### WHAT YOU HAVE TO DO
Looking at the listing below, give the number of lines in which the string "sambar" appears, and add nothing else.

### DATA UNDER STUDY
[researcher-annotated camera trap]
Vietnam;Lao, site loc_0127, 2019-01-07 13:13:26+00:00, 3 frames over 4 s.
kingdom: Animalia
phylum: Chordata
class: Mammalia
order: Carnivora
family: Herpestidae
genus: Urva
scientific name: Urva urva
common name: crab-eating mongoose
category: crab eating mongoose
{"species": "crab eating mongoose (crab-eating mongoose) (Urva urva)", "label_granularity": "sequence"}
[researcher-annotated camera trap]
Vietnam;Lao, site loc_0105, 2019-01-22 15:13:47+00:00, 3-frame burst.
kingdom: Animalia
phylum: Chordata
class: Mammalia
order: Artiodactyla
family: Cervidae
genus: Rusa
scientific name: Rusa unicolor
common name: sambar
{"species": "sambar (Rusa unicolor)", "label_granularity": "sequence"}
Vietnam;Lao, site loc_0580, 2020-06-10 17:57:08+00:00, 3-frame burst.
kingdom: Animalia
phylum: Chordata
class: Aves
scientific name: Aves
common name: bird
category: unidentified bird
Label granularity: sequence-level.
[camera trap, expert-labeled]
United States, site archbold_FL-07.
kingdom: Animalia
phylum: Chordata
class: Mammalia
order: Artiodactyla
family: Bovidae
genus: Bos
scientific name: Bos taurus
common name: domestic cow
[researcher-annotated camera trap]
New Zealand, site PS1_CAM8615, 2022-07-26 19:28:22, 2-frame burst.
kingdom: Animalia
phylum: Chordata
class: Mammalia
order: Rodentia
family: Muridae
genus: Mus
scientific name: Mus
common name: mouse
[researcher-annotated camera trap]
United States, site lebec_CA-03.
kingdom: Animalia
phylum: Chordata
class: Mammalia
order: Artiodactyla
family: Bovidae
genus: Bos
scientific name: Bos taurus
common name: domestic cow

### ANSWER BOX
2